This code can be used to preprocess AMI dataset for meeting summarization from scratch.
1. Get ACL 2018 Preprocessed Dataset
- Download files from ACL18-code.
- Copy files dascim-acl2018_abssumm-3ee827b34472/data/meeting/ami/* to ./data/acl18-ami/*.
- Copy files dascim-acl2018_abssumm-3ee827b34472/data/meeting/lists/list.ami, list.ami.train, list.ami.eval, list.ami.test to **./data/**.
Now, you will have data/acl18-ami/*, data/list.ami, data/list.ami.train, data/list.ami.eval and data/list.ami.test
- Download the AMI dataset from AMI manual annotations v1.6.2 and unzip it to ./data/. Finally you can get ./data/ami_public_manual_1.6.2/*, which contains original AMI files.
- Run
python delete_useless_files.py
python delete_useless_files.py: Following previous setting, we only use part of the meeting files, so we first filter out useless files. This script is used to extract words, topics and summaries according to the useful file list ./data/list.ami.

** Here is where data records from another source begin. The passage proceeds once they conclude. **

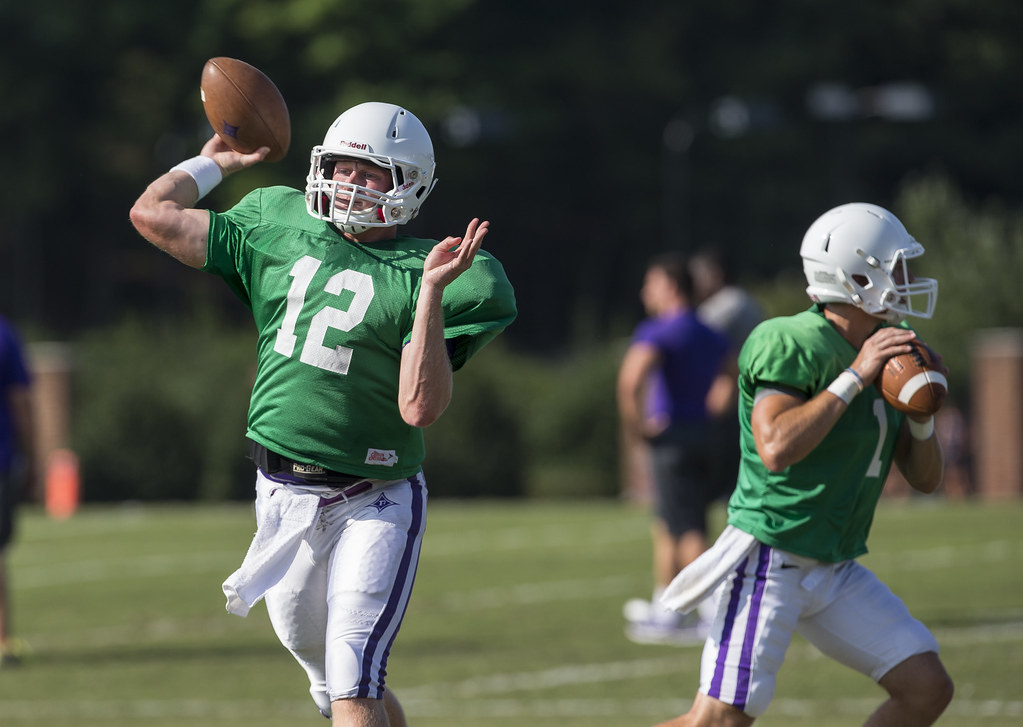 Furman Football quarterbacks warming up Furman Football qu… Flickr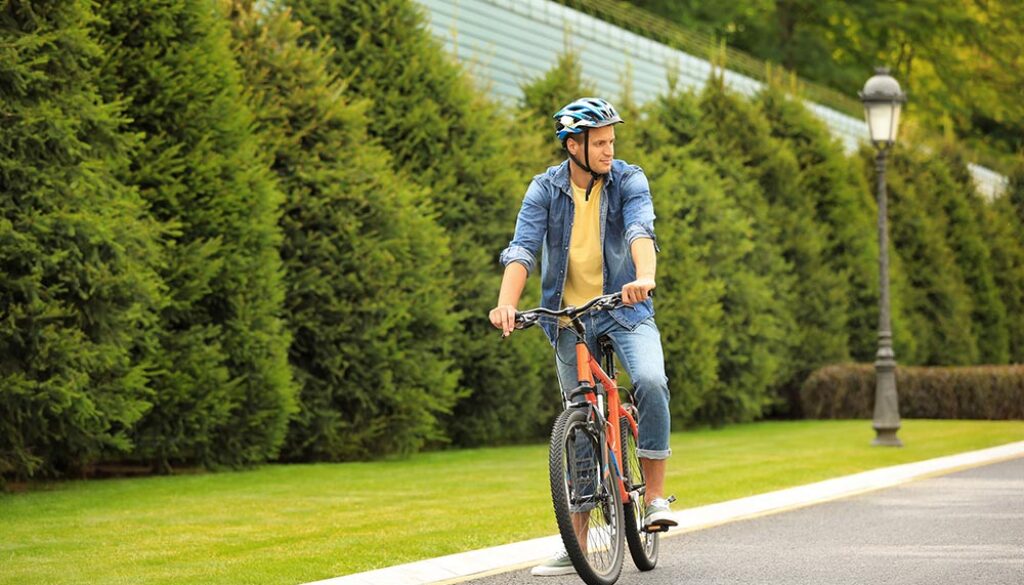 Young Man In Helmet Riding Bike Outdoors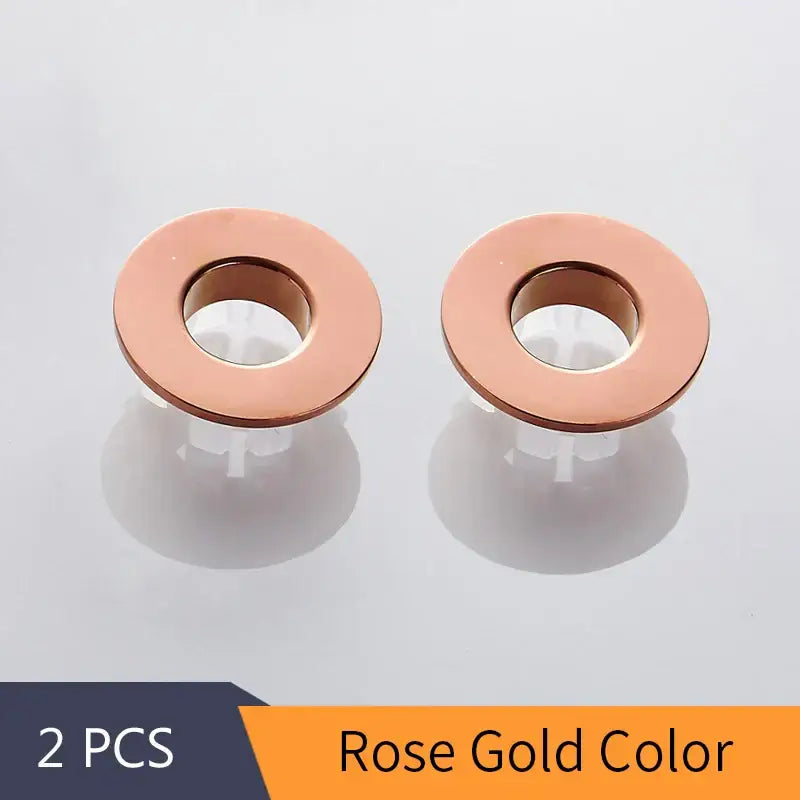 Rose gold brass sink overflow cover set featuring round metal grommets with smooth circular design inserts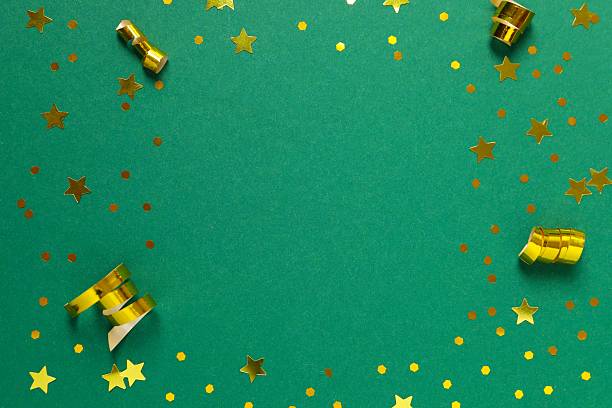Golden confetti on green background, top view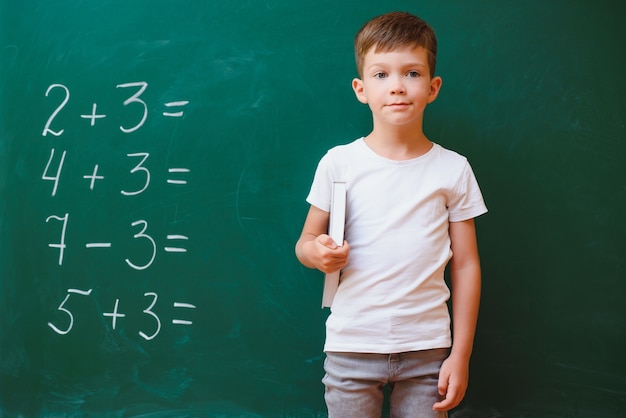 Scolaro divertente vicino al consiglio scolastico verde in classe. Scuola elementare. Di nuovo a scuola.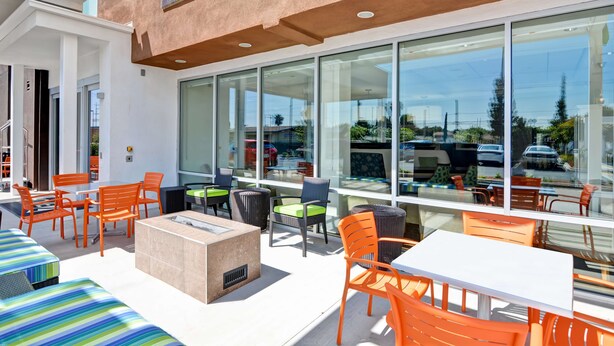 An outdoor seating area with tables and chairs, large windows, and a modern building facade. - Home2 Suites by Hilton Azusa (Azusa)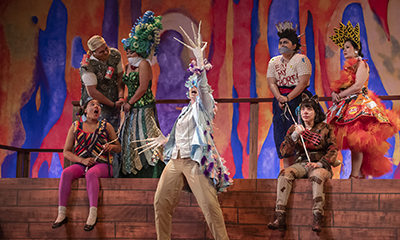 Students acting a dramatic play on stage, featuring elaborate costumes and stage design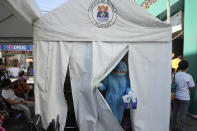 Medical Technologist Erika Alvarado comes out of a tent after she performs a COVID-19 test on a patient outside a hospital in Manila, Philippines on Friday, Dec. 24, 2021. In the Philippines, one of the worst-hit by the pandemic in Southeast Asia, daily COVID-19 infections have considerably dropped from an average 22,000 cases just three months ago during an alarming spike set off by the delta variant to just a few hundred in recent days after a delayed vaccination campaign considerably intensified with more vaccine shipment deliveries. (AP Photo/Aaron Favila)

Output files are in data/ami/words, data/ami/summary, data/ami/topics
- Run
python ami_preprocess.py, results are shown in data/ami/train, data/ami/valid, data/ami/test
python ami_preprocess.pywill first create dirs train,valid,test under data/ami/ and then extract speaker, time, utterance, topic from data/ami/words and data/ami/topics, in each line, the data format is speaker \t time \t utterance \t topic.

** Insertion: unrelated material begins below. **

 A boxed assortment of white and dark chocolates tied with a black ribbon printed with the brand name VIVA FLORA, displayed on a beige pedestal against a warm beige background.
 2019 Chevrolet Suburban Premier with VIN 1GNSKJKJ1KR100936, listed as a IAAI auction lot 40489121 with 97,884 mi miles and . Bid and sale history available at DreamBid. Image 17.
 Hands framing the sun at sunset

- First copy stopwords from dascim-acl2018_abssumm-3ee827b34472/resources/stopwords/meeting/filler_words.en.txt to data/ami/stop_words.txt. Note that you should rename the file.
- Run
python create_clean_data.py.
create_clean_data.pywill first creat output dirs cleaned, cleaned/train, cleaned/valid, cleaned/test at data/ami/, then clean utterances.
- Run
python get_summary.py.
python get_summary.pywill create a output dir data/ami/final_summary and extract the summary from xml files for each meeting.
Now, you have meetings in data/ami/train, data/ami/valid, data/ami/test and also summaries in data/ami/final_summary.